Son yıllarda yaşanan toparlanma ile birlikte ülkede GSYİH 6 milyar dolar seviyesine ulaşmış, son beş yılda yıllık ortalama büyüme %3’ler seviyesinde gerçekleşmiştir. Ancak işsizlik hala ülkede en önemli sorunlardan biri olarak gözükmektedir. Öte yandan iç savaş boyunca tahrip olan altyapı ve binaların yeniden yapılması için inşaat sektöründe önemli bir açık gözükmektedir. Bununla birlikte enerji sektörü dışa bağımlı olup, son yıllarda çevre ülkelerde tespit edilen petrol ve doğalgaz rezervleri Somali’yi de umutlandırmaktadır.
Türkiye ile İlişkiler
Somali coğrafyasının Türkiye ve Türklerle ilişkileri tarih boyunca olumlu olmakla birlikte, Türkiye’nin Somali’de 2011 yılında yaşanan uluslararası kriz sürecinde aldığı inisiyatifle birlikte iki ülke arasındaki ilişkiler belki de tarihinin en yüksek ivmesini yakalamıştır. ABD ve Avrupa devletlerinin bu sıkı ilişkiden rahatsızlık duyduğu ve Türkiye’nin Somali’nin geleceğinde aktif ve belirleyici bir rol oynamaması adına girişimlerde bulunduğu da bir gerçektir. Buna karşın iki ülke arasında siyasî, ticarî ve kültürel alandaki ilişkiler her geçen gün güçlenerek devam etmektedir.
İki ülke arasındaki ticaret hacminin son yıllardaki seyrine bakıldığında, her iki ülkenin de dış ticaretlerinde en fazla artış sağladıkları ülkenin birbirleri olduğu görülecektir. Nitekim 2000’li yılların başlarında Somali’deki kaos ortamının da etkisiyle yok mesabesinde olan ticaret hacmi, 2010 yılında 6 milyon dolara çıkmış, üç yıl içerisinde ticaret hacmi on katına çıkartılarak 59 milyon dolara yükselmiş, 2017 yılında ise 144 milyon dolara çıkmıştır ki, bu rakamların tamamına yakını Türkiye’den Somali’ye ihraç şeklinde gerçekleşmektedir.
Müslümanların Durumu
Tamamı Müslümanlardan oluşan Somali’de, halkın büyük bir bölümü Şafiî mezhebine mensuptur. İslamiyet bölgeye henüz Medine’ye hicretten de önce Habeşistan’a hicret eden ilk Müslümanlar aracılığı ile ulaşmıştır. Bu bakımdan Somali toplumu ilk Müslümanlardan olmanın kıvancını yaşamaktadır. Ülkede tarikat yapılanmaları da güçlü olup öne çıkan tarikatlar Kadiriyye ve İdrisiyye’dir. Ülkede İslamî gelenek ve kültür çok köklü olup, halkın dinî yaşam konusundaki hassasiyeti oldukça yüksektir. Öyle ki iç savaş, kıtlık ve yoksulluğun had safhaya ulaştığı yıllarda dahi halkın inançlarına olan samimi bağlılıklarını sürdürdükleri görülmüştür.

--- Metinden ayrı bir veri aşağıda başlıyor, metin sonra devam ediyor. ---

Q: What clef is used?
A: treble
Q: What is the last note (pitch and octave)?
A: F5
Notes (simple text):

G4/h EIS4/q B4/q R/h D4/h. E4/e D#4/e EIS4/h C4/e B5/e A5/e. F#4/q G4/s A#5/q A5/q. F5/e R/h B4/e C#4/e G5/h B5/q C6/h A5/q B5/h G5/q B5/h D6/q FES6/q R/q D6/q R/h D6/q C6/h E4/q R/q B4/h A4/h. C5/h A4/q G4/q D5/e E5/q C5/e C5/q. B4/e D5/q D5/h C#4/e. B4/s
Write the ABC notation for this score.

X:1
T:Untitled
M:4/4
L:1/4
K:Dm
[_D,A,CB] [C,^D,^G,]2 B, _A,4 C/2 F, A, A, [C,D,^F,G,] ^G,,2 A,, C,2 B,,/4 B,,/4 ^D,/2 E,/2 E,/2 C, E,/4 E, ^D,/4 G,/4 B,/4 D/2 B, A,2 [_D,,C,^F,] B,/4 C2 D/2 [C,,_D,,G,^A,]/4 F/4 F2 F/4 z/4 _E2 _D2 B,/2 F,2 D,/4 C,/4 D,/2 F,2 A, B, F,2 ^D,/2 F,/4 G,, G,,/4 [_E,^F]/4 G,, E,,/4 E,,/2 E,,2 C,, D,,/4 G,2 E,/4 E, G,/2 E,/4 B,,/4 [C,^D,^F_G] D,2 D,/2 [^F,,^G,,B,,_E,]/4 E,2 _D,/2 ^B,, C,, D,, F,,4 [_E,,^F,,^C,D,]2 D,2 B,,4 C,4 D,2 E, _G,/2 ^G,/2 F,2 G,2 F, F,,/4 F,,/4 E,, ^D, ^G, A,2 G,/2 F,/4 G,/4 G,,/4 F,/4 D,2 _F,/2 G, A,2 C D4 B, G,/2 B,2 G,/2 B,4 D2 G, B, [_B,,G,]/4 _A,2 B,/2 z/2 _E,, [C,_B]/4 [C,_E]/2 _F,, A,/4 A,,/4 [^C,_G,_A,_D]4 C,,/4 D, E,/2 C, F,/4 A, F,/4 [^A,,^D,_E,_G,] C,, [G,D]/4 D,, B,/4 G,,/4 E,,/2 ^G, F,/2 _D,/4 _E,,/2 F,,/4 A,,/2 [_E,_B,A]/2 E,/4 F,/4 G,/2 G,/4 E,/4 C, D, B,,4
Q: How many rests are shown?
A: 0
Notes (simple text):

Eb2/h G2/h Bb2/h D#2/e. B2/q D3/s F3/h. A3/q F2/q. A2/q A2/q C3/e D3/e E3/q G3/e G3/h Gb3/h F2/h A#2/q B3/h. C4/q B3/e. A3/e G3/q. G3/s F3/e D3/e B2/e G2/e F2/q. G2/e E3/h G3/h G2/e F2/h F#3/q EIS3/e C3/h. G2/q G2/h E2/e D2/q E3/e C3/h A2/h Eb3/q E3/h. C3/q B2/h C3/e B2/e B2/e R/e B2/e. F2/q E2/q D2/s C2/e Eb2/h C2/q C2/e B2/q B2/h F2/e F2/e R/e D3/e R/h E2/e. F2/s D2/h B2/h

İç savaş ve siyasî kaos ortamı son yıllarda ülkede farklı marjinal yapılanmaların oluşmasına zemin hazırlamıştır. Uluslararası toplum tarafından bir terör örgütü olarak kabul edilen Eş-Şebab’ın varlığı bu konjonktürle direkt alakalıdır. Dolayısıyla terör yapılanmalarının Somali toplumunun bir gerçeği değil, küresel müdahalelerle bölgede kendine zemin bulmuş geçici konjonktürel yapılar olduğu dikkatlerden kaçmamalıdır. Öyle ki, dinî duyguları kuvvetli Somali toplumunun mevcut tablo üzerinden terörle özdeşleştirilmeye çalışılması da bu kapsamda dikkatlerden kaçırılmaması gereken bir başka husustur.